The lastest infromation from shows that elacestrant (RAD1901), a selective estrogen receptor degrader (SERD), is being investigated as a potential treatment for advanced breast cancer, specifically in patients with hormone receptor-positive (HR+) and human epidermal growth factor receptor 2-negative metastatic breast cancer. Here are some insights on the use of elacestrant in previously-treated, HER2-negative metastatic breast cancer:
Elacestrant has been evaluated in clinical trials to assess its safety and efficacy in patients with advanced breast cancer who have received prior hormonal therapies. These trials typically include patients whose disease has progressed on standard endocrine therapies like tamoxifen or aromatase inhibitors.
As a SERD, elacestrant works by blocking the estrogen receptor and inducing its degradation. Estrogen receptors play a crucial role in the growth and proliferation of hormone receptor-positive breast cancer cells. By targeting and degrading these receptors, elacestrant aims to inhibit tumor growth and potentially overcome resistance to other hormonal therapies.
Clinical trial data on the efficacy of elacestrant in previously-treated, HER2- metastatic breast cancer were promising. Results have shown that it achieved meaningful clinical responses in some patients who had developed resistance to previous hormonal therapies. However, it's essential to note that the effectiveness of elacestrant can vary from one patient to another.

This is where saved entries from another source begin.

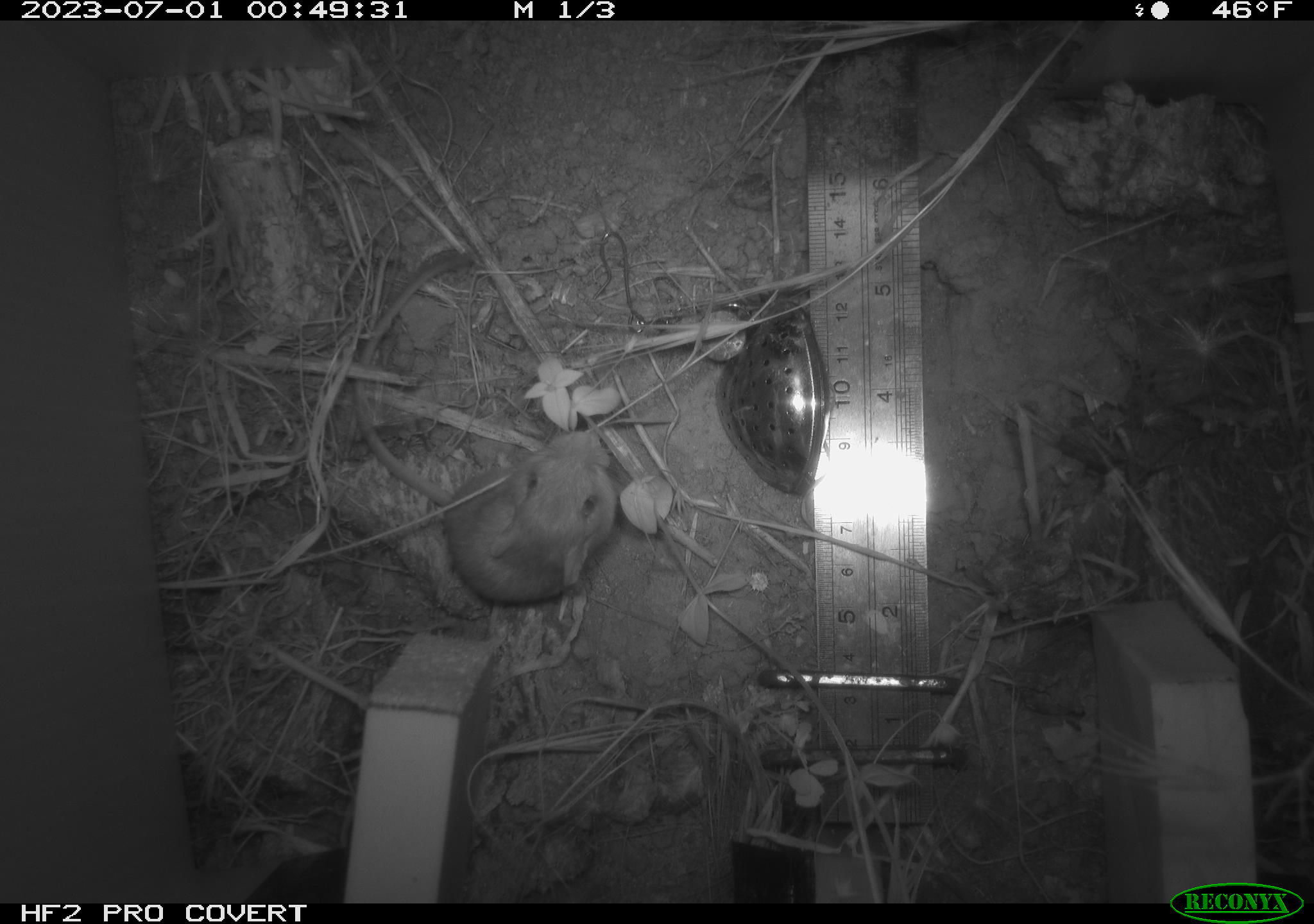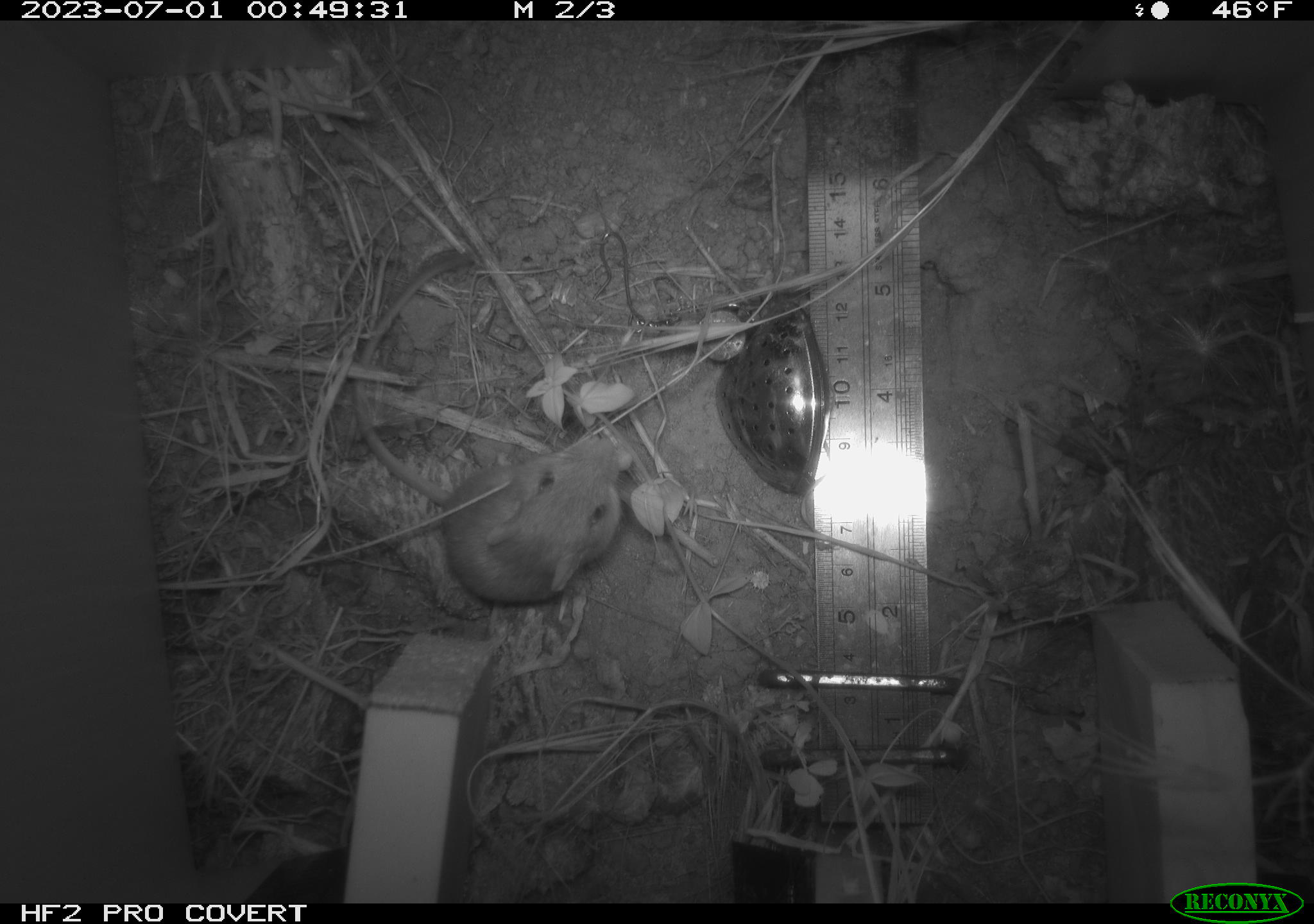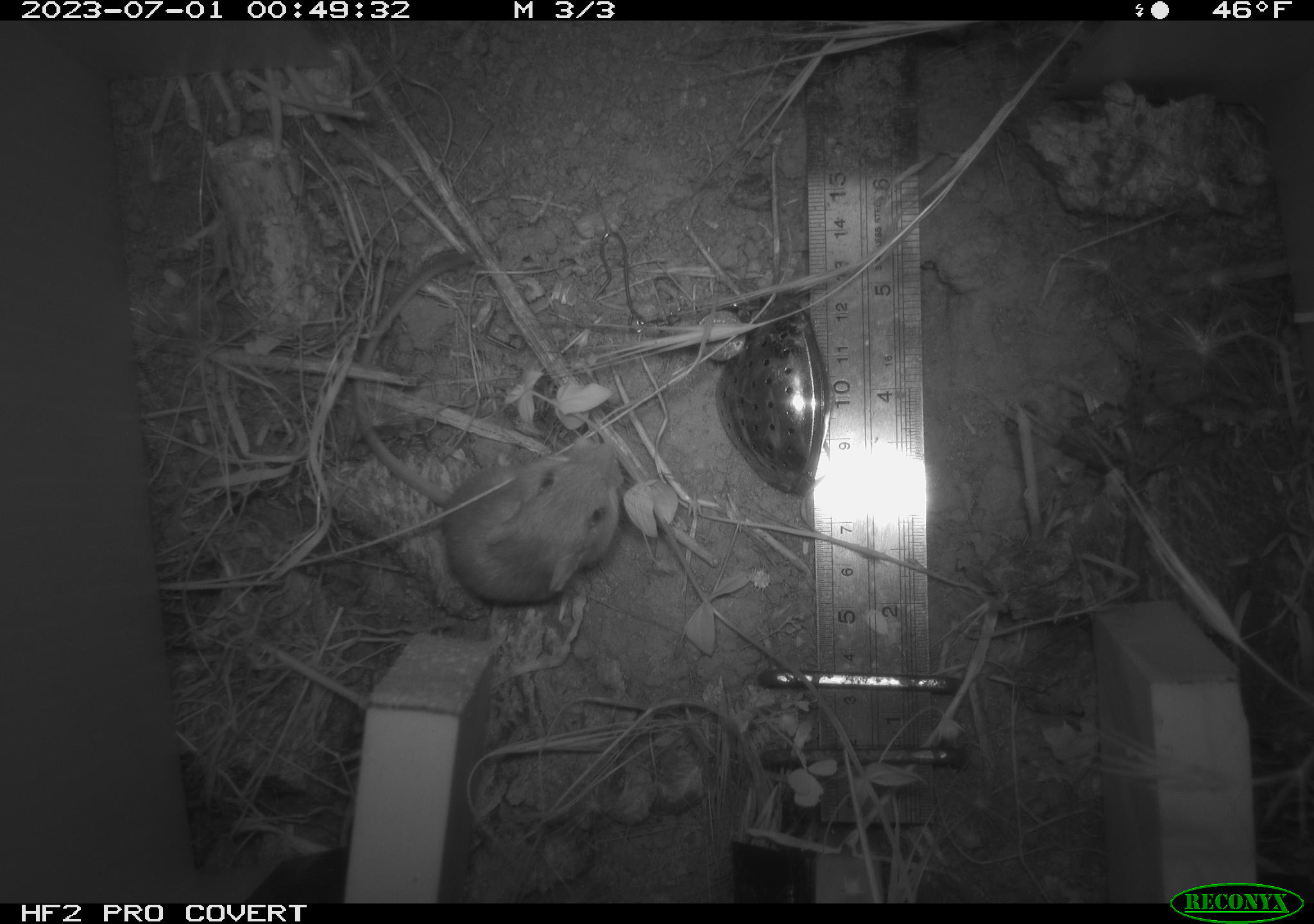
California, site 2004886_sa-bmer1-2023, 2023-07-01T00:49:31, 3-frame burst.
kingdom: Animalia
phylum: Chordata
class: Mammalia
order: Rodentia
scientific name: Rodentia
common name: mouse species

As with any drug, elacestrant may cause side effects. Common side effects observed in clinical trials included fatigue, nausea, and hot flashes. However, the overall safety profile appeared manageable. The specific side effects and their severity may vary depending on individual patient characteristics and other factors.
As of the last update, elacestrant was still in the clinical trial phase, and further research was required to establish its long-term efficacy and safety. Regulatory approval and availability for commercial use would depend on the successful completion of clinical trials and approval by health authorities.